Jose Mourinho: The Special One's beloved Chelsea need TLC

By Phil McNultyChief football writer
Jose Mourinho

Jose Mourinho arrives back at Chelsea riding a wave of goodwill and carrying a historical significance inside Stamford Bridge that affords the special status he awarded himself when he first walked through its doors.

If the interim appointment of the unpopular Rafael Benitez was owner Roman Abramovich reminding Chelsea's fans who calls the shots, the return of Mourinho is a case of giving your public what they want.

And what Abramovich wants is for the 50-year-old Portuguese to build on Chelsea's Europa League success and deliver an era similar to his silver-lined first spell between 2004 and 2007, when he brought the title to Stamford Bridge for the first time in 50 years and repeated the feat 12 months later.

Mourinho says he is walking back into an environment where he is loved - but what will he find in his "in-tray" as he tries to make it even better second time around?

He will rediscover a squad that still has that inner steel, an automatic default response to pressure that Mourinho built in, allowing them to win the Champions League and Europa League from situations where they seem to be suffering.

But this is also a team that needs attention - and a club where the delicate balances of power between Mourinho and Abramovich must be pitched perfectly to survive for any length of time.

Mourinho will still have the reliable and influential figure of Petr Cech in goal, while the decision to award Frank Lampard a new one-year deal will have met with the full approval of a coach who still recognises the 34-year-old's influence.

But what will Mourinho make of John Terry, and will the veteran, increasingly susceptible to injury, be deemed worthy of a place in any reconstructed Chelsea?

Mourinho builds his teams on strength, solidity, reliability and tactical discipline. Terry's fragile fitness means he does not sit easily in any of these categories.

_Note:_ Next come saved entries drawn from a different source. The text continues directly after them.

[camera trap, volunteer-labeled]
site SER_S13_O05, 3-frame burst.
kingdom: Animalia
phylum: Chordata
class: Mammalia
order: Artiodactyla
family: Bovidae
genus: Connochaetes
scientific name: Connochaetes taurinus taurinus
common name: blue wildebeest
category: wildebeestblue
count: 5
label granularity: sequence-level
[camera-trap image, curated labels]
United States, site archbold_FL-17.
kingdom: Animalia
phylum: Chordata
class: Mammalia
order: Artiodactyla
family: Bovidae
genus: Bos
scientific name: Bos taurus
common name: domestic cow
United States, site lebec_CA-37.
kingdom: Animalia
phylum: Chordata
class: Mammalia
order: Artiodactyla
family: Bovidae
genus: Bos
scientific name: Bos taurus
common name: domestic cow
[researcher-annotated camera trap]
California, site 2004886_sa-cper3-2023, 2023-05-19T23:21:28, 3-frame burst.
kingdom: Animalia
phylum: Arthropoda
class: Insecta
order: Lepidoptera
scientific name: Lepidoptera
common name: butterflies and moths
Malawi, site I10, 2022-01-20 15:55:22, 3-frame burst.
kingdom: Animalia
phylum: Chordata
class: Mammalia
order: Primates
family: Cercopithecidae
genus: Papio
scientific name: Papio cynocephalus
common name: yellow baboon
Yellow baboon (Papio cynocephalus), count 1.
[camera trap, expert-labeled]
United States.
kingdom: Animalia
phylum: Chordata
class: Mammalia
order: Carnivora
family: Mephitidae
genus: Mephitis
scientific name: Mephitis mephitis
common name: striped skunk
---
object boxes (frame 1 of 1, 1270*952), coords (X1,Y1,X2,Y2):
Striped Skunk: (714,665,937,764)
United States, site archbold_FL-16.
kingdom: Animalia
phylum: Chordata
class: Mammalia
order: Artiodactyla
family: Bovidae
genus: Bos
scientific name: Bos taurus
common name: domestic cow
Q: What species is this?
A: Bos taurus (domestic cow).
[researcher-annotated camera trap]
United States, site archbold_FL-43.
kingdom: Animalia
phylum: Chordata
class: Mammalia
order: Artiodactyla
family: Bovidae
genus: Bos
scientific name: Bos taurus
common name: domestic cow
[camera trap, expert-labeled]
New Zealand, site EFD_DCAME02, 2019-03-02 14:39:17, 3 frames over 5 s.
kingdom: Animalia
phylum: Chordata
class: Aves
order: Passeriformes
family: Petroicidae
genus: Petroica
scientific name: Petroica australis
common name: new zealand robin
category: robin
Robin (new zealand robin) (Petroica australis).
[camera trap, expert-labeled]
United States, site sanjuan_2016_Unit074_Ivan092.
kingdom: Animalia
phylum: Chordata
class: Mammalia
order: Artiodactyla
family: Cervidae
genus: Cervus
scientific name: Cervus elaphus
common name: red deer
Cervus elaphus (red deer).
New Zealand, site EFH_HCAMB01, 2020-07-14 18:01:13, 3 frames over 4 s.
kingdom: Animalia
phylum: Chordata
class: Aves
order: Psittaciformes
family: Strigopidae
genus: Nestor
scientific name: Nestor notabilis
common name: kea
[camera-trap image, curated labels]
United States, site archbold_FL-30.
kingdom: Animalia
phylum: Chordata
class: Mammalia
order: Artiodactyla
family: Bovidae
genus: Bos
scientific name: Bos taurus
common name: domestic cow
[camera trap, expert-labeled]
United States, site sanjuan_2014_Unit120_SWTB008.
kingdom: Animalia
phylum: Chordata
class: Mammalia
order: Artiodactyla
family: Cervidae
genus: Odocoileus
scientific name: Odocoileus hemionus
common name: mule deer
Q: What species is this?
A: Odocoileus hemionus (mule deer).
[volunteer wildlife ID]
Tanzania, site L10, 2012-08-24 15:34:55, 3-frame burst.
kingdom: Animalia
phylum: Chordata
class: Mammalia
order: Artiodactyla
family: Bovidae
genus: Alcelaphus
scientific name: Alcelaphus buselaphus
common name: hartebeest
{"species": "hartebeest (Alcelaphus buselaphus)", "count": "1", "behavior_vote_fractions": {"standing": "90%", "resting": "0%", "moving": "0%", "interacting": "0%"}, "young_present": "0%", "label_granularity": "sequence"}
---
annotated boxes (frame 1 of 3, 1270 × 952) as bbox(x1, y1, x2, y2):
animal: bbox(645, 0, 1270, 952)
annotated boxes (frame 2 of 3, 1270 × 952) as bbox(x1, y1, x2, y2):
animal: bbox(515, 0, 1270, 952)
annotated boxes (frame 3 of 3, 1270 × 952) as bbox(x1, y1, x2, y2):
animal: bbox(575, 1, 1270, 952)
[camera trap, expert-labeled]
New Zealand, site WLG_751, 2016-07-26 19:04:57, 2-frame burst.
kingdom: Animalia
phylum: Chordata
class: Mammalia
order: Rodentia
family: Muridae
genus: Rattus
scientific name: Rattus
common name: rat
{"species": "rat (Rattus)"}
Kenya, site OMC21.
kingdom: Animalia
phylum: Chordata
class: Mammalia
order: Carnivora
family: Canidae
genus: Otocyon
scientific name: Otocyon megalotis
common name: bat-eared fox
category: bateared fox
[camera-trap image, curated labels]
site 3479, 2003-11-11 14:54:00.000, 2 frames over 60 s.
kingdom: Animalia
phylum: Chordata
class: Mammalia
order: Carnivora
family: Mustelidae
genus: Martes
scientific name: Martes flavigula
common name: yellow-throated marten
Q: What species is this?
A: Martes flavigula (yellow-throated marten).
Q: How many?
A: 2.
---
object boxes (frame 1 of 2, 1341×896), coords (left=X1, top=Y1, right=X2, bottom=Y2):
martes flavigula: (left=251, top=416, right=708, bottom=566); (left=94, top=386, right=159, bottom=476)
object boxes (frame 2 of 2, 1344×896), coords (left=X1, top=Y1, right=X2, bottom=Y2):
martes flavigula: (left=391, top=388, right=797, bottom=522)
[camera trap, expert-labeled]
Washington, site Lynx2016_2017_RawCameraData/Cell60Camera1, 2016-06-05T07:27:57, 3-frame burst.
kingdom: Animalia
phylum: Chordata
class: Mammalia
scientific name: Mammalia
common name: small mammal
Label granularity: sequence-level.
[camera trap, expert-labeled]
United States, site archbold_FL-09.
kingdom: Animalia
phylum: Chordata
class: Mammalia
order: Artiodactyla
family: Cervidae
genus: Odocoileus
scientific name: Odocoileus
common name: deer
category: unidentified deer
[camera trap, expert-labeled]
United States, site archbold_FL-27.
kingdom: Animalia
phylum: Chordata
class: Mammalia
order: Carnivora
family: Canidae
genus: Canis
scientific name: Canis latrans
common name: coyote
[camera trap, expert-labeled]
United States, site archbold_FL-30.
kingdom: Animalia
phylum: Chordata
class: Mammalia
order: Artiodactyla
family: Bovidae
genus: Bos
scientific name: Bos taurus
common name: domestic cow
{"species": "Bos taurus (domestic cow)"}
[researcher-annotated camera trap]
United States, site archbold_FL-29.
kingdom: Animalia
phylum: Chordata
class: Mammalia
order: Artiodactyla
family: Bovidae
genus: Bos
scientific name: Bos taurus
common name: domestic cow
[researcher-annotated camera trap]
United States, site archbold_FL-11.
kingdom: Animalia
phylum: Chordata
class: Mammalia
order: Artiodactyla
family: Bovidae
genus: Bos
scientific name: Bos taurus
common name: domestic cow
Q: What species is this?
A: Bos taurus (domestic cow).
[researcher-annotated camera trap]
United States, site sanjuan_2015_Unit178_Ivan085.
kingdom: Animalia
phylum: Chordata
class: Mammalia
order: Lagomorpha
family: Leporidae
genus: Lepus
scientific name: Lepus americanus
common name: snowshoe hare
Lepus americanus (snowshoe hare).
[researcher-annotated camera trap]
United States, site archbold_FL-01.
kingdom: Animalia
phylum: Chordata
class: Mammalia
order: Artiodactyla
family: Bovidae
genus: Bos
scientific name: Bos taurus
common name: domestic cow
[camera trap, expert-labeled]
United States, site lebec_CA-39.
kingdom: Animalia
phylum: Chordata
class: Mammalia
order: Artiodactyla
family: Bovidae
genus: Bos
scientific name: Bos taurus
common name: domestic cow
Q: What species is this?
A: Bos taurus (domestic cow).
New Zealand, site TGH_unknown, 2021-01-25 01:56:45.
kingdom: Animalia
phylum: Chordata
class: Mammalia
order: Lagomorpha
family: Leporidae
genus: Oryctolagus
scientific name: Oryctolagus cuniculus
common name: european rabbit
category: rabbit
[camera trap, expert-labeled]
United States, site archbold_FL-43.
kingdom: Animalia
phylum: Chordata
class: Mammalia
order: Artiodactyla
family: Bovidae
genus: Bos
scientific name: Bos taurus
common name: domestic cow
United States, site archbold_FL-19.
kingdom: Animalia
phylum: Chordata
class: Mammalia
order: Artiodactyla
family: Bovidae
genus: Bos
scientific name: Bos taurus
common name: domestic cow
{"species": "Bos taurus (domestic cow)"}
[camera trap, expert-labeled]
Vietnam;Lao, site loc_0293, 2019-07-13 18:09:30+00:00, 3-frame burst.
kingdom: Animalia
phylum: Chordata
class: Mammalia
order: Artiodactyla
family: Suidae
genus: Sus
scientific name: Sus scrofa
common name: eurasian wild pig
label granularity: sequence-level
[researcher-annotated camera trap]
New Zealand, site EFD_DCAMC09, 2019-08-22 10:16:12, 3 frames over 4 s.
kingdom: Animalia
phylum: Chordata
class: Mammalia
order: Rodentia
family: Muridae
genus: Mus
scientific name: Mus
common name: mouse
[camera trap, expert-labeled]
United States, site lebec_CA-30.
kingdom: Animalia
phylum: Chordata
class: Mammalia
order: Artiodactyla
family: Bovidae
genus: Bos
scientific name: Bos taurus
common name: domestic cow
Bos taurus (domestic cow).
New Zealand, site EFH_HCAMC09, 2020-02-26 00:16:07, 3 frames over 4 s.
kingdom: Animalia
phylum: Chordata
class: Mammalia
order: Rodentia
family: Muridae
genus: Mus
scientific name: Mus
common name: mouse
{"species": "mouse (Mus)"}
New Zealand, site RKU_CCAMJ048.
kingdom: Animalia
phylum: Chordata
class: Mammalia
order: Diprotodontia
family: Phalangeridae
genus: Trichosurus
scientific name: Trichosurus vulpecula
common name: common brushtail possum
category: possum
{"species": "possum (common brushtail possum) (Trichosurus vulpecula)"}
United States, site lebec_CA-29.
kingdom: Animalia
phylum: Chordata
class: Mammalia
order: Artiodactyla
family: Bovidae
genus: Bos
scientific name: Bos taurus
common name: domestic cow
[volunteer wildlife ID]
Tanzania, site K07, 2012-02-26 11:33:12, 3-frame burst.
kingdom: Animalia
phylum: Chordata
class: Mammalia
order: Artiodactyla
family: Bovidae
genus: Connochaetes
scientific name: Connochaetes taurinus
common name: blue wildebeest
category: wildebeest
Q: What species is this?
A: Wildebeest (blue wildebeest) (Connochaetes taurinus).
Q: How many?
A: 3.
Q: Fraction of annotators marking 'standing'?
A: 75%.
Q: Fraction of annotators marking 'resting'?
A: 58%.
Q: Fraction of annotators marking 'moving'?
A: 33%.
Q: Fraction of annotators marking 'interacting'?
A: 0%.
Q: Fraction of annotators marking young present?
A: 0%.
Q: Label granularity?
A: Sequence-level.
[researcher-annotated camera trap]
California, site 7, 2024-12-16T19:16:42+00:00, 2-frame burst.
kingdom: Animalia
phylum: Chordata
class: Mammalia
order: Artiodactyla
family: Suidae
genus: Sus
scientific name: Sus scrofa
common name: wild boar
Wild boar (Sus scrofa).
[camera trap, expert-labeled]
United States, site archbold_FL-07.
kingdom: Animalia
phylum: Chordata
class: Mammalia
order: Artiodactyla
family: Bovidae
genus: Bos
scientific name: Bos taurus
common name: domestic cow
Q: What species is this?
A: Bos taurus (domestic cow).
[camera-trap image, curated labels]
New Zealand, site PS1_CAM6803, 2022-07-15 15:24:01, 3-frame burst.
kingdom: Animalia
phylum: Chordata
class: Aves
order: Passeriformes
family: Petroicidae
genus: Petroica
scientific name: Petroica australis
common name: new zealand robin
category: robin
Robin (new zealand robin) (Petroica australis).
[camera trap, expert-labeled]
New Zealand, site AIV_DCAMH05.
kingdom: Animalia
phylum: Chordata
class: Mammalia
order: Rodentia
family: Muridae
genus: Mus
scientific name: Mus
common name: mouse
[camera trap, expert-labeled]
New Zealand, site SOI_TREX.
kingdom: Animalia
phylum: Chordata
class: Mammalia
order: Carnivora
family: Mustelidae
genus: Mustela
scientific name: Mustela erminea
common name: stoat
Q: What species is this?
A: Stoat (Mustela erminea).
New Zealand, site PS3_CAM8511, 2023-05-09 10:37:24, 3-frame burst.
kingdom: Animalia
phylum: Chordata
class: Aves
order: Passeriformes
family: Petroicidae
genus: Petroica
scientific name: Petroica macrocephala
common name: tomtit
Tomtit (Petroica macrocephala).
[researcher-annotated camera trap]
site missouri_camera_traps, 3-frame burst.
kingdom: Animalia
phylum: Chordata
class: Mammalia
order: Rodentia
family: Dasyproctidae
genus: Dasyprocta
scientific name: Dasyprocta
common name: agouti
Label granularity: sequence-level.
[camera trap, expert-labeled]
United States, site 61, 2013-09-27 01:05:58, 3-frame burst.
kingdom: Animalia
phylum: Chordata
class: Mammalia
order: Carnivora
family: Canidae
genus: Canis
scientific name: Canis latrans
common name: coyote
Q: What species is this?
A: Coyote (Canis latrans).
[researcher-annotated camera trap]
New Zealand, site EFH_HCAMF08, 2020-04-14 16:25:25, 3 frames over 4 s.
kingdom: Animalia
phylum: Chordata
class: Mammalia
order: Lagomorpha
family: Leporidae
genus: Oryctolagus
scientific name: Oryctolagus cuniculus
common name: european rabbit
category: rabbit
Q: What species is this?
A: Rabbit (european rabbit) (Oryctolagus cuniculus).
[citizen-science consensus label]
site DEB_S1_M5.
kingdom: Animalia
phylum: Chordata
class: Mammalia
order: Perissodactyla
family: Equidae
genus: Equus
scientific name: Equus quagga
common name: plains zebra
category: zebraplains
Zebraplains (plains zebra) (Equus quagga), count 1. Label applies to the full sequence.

David Luiz, the talented maverick, may also be vulnerable. He is not exactly Mourinho's identikit defender, but the incoming manager may feel the Brazilian possesses such a rare talent he can be moulded. On the other hand the prospect of raking in a huge transfer fee, perhaps from Barcelona, may be tempting.

Mourinho will inherit England's Gary Cahill and has Branislav Ivanovic at his disposal, while he has been linked with Porto's highly-rated 22-year-old Eliaquim Mangala.

Ashley Cole remains an outstanding left-back at 32 but even this is a situation Mourinho may feel he needs to address for the long term. He will have no worries about Cole when he first arrives but his renowned attention to detail means Mourinho will also be looking into the future.

Ryan Bertrand has shown promise but Real Madrid's Fabio Coentrao may be a contender - and Chelsea are more than aware of Southampton's exceptional 17-year-old Luke Shaw. Expect them to try and force their way to the front of the queue at any hint of a sale.

Mourinho's pragmatic but successful style will make intriguing viewing given the artistry provided by Chelsea's "Three Amigos" - Juan Mata, Oscar and Eden Hazard - as he has always liked having a powerful base to his midfield.

He has already been linked with Luka Modric, another diminutive creator, who he brought to Real Madrid from Tottenham, and Everton's Marouane Fellaini. Fellaini's contract contains a clause which means he can be secured for around £24m and the giant Belgian has a preference for a holding midfield role rather than as an attacking force, where he was used by David Moyes for much of last season.

In his last spell at Chelsea, Mourinho built the attacking threat around the menacing presence and power of Didier Drogba. On occasions, Romelu Lukaku performed like a young Drogba in the making on loan at West Bromwich Albion and Mourinho will be seeking reports from his former right-hand man Steve Clarke, now manager at The Hawthorns, as well as making his own judgements.

Whether Fernando Torres, rejuvenated to an extent under Benitez, makes the cut remains to be seen but Chelsea will be aware they would take a hefty hit on the £50m they paid Liverpool should Mourinho decide he does not fit his bill.

Bayer Leverkusen's Germany forward Andre Schurrle is expected to sign for Chelsea imminently in a deal worth a reported £20m and it would be no surprise to see Mourinho boost his somewhat threadbare striking options even further with another high-profile signing.

The relationship between Abramovich and Mourinho had fractured by the time he left Chelsea but has been repaired over time to such an extent that the Russian now feels comfortable enough to be reunited - and his reappointed manager feels happy enough to accept his offer.

Abramovich and Mourinho have not had to exercise much in the way of compromise in their careers but there may have to be an element in this renewed partnership.

The intervening years may well have taught both that they are best for each other. As stated here recently, this is not exactly a case of "can't live with but can't live without" but the dynamics of how they work together will be pivotal to the relationship's chances of success and harmony.

There may need to be a concession of some power on both sides, something both may find hard to do. It is hard to imagine Abramovich handing too much control to a manager who craves it. All this would have had to be worked out before the final touches were applied to Mourinho's comeback.

As ever, Mourinho will be box office and the Premier League will be richer for his presence - especially with a packed agenda as he attempts to take the title back from Manchester United.